**OBJECTIVE**: Write out the lines of the records below word for word, from the line containing "Indicate the order" up to and including the line containing "1. the leafy".

**DATA SECTION**:

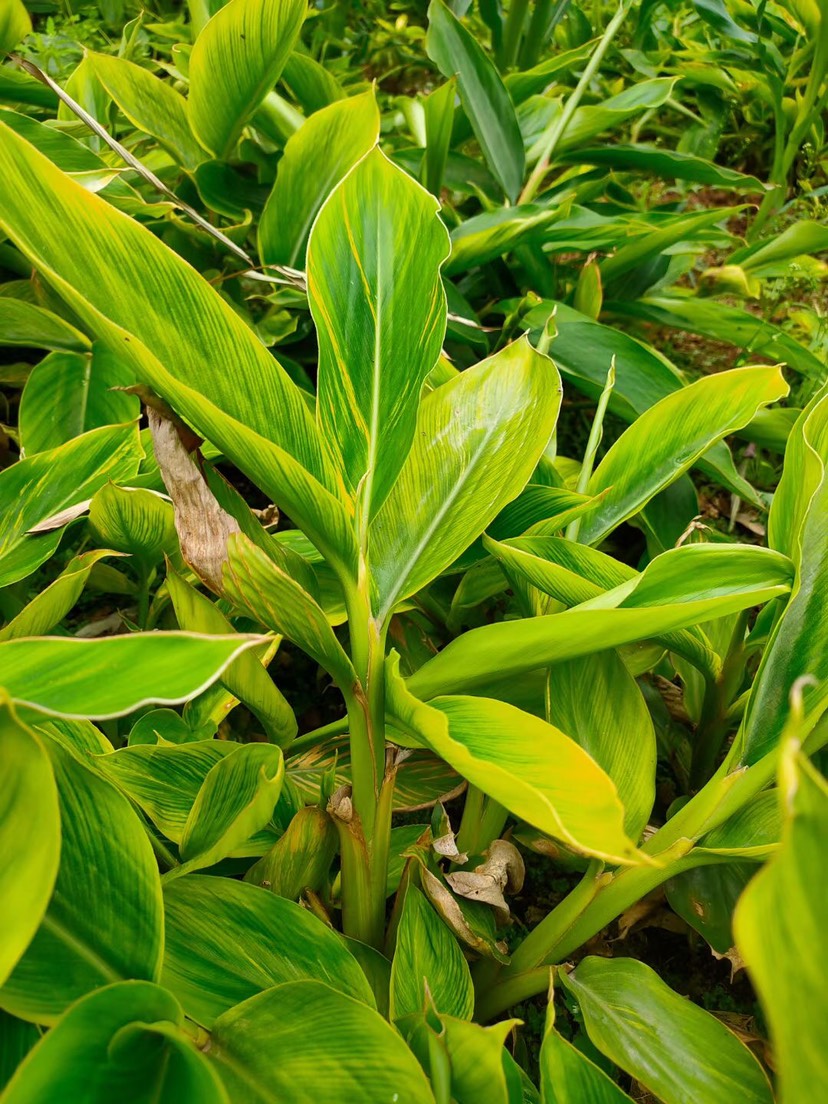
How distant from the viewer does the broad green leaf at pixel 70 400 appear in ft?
2.73

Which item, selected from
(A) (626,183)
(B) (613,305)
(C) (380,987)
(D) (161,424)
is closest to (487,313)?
(B) (613,305)

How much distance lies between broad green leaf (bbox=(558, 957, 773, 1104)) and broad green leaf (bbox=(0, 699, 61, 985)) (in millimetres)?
372

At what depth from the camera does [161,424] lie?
0.50m

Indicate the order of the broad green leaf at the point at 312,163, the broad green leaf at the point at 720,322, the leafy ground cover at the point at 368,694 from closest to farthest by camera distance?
1. the leafy ground cover at the point at 368,694
2. the broad green leaf at the point at 312,163
3. the broad green leaf at the point at 720,322

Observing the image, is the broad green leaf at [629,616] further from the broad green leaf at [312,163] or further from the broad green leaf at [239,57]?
the broad green leaf at [239,57]

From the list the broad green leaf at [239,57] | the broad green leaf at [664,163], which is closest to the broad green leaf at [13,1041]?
the broad green leaf at [239,57]

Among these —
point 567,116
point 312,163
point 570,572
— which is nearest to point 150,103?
point 312,163

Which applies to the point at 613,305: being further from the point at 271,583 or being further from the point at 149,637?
the point at 149,637

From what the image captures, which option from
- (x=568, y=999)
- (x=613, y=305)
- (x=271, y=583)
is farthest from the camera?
(x=613, y=305)

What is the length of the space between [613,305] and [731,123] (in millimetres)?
1030

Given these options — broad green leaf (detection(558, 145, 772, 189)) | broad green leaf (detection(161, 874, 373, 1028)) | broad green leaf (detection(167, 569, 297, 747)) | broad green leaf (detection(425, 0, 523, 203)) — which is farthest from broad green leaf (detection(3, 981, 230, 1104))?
broad green leaf (detection(558, 145, 772, 189))

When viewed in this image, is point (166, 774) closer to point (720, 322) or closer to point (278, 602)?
point (278, 602)

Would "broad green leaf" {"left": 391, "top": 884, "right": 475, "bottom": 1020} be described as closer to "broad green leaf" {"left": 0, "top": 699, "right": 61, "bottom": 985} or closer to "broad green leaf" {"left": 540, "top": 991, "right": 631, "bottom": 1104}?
"broad green leaf" {"left": 540, "top": 991, "right": 631, "bottom": 1104}

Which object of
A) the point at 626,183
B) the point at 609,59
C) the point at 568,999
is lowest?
the point at 568,999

**RESULT**:
Indicate the order of the broad green leaf at the point at 312,163, the broad green leaf at the point at 720,322, the leafy ground cover at the point at 368,694 from closest to farthest by camera distance?
1. the leafy ground cover at the point at 368,694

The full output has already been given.